In the original 1992 film, Bombay was a lawyer sentenced to community service coaching a kids hockey team. By 1996's D3: The Mighty Ducks, Bombay retired as coach of the team.
When Game Changers begins, Bombay has retired from law, too. He runs an ice rink, but forbids hockey.
"He's sort of hiding out," Estevez said. "He's eating leftover birthday cakes from kids' parties and leftover pizza. He's completely disengaged from the world, which is very unlike the Bombay that we saw the last time we saw him in D3."
Bombay meets Alex (Lauren Graham) when she comes looking for a rink in which to start her youth hockey team.
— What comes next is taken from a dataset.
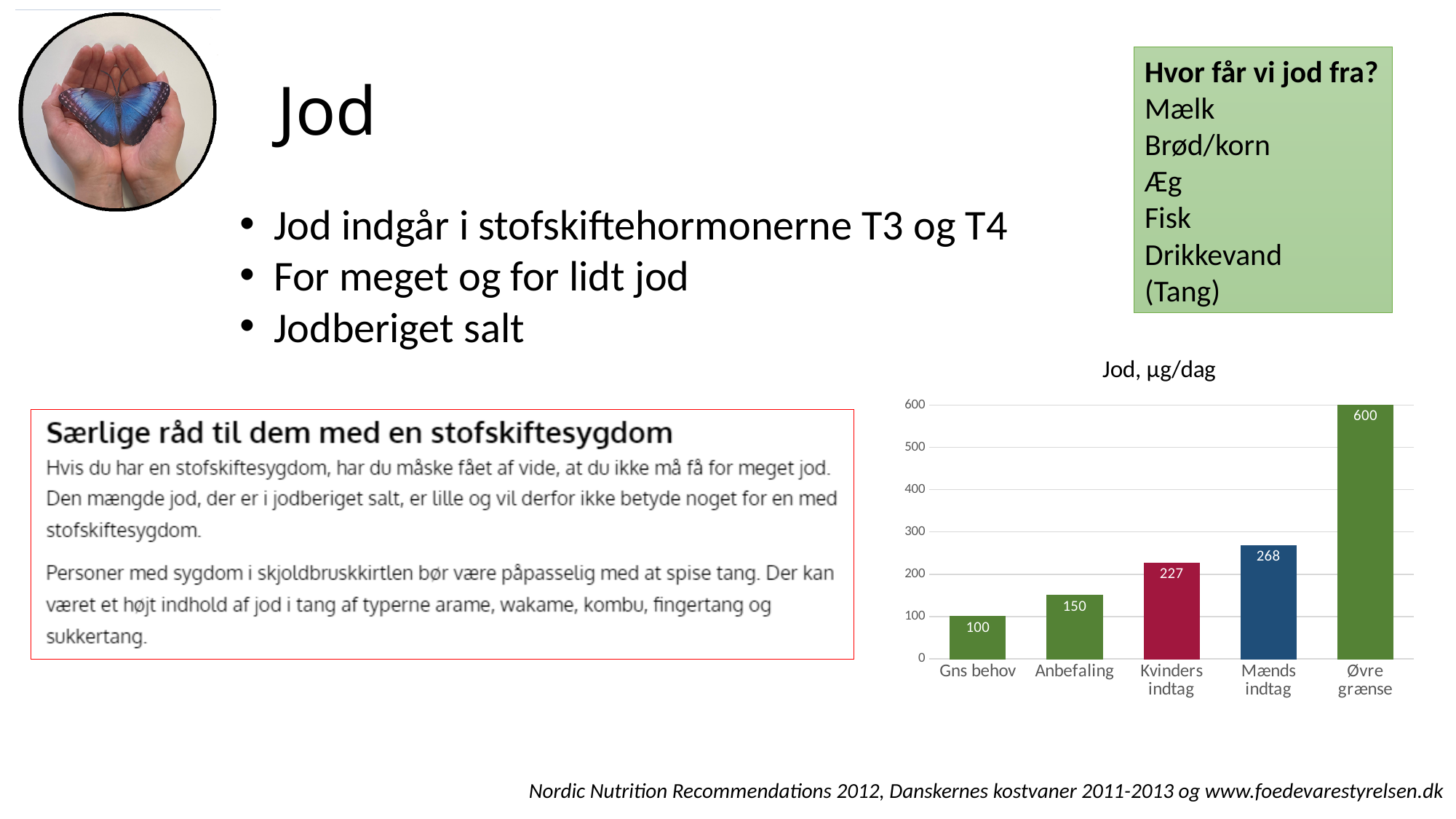
What is the value for Mænds indtag in the chart? 268 How many categories are shown in the chart? 5 Which category has the lowest value in the chart? Gns behov Which is larger, Anbefaling or Kvinders indtag? Kvinders indtag What is the difference between Øvre grænse and Anbefaling? 450 What is the value for Gns behov in the chart? 100 What is the title of the chart? Jod, µg/dag What is the difference between Mænds indtag and Kvinders indtag? 41 What kind of chart is shown on the slide? bar chart Is the value for Mænds indtag greater or less than 300? less What is the value for Kvinders indtag in the chart? 227 Which category has the highest value in the chart? Øvre grænse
The Mighty Ducks' current coach kicked her son, Evan (Brady Noon), off the team. Bombay is a tough sell on the idea.
"For me, it was a shift because my character was always very engaged with the kids," Estevez said. "We see him getting re-engaged, thanks to not only the kids training there, but also through Lauren's character drawing him out."
The films saw the Mighty Ducks become champions with Bombay's coaching. In Game Changers, the Ducks are such a successful team that they've become too obsessed with winning. Alex wants to create a hockey team on which kids can just have fun playing.
"What the series is looking at is: How important is winning?" Graham said. "How wrapped up have we gotten in achievement?"
In Game Changers, the Mighty Ducks have become such an institution that the parents in the TV series see the team as their children's big break. Parents invest in private coaches and summer clinics so their kids can be more competitive.
"I just loved the message of the show, which is how to find your joy, not to be corny," Graham said. "I just love the positivity of the show."
Game Changers finds Bombay reinforcing Alex's perspective. Even the best young hockey players likely won't become professionals, so they might as well have fun.
"He's tasked with giving that harsh reality to them," Estevez said.
Graham has three adopted children -- Maria, Michael and Nikolai -- and is involved with boyfriend Peter Krause's son, 19-year-old Roman. The 54-year-old said she has watched Roman playing sports and observed parents taking it too seriously.
"I don't think there is nearly enough emphasis now on just being a good person and having a good time," Graham said. "Go make mistakes and grow up."
Mighty Ducks: Game Changers emphasizes "kindness, inclusivity and joy," Graham said.
The show also includes Estevez behind the scenes. He has an executive producer credit, but leaves the writing to Brill, Cathy Yuspa and Josh Goldsmith.
"I will certainly make suggestions from time to time," Estevez said. "The arc of the story is really in the hands of Steve, Cathy and Josh."
Estevez said he was interested in directing an episode but filming during the COVID-19 pandemic made it difficult to add directing to his plate. However, years of directing (Bobby, The Way and The Public) made his return to acting a bit easier.
"I'm very patient with myself," Estevez said. "I have a different appreciation now as an actor. When I show up on set, I'm aware of what the director is going through and all the steps that have been taken."
Mighty Ducks: Game Changers premieres Friday on Disney+.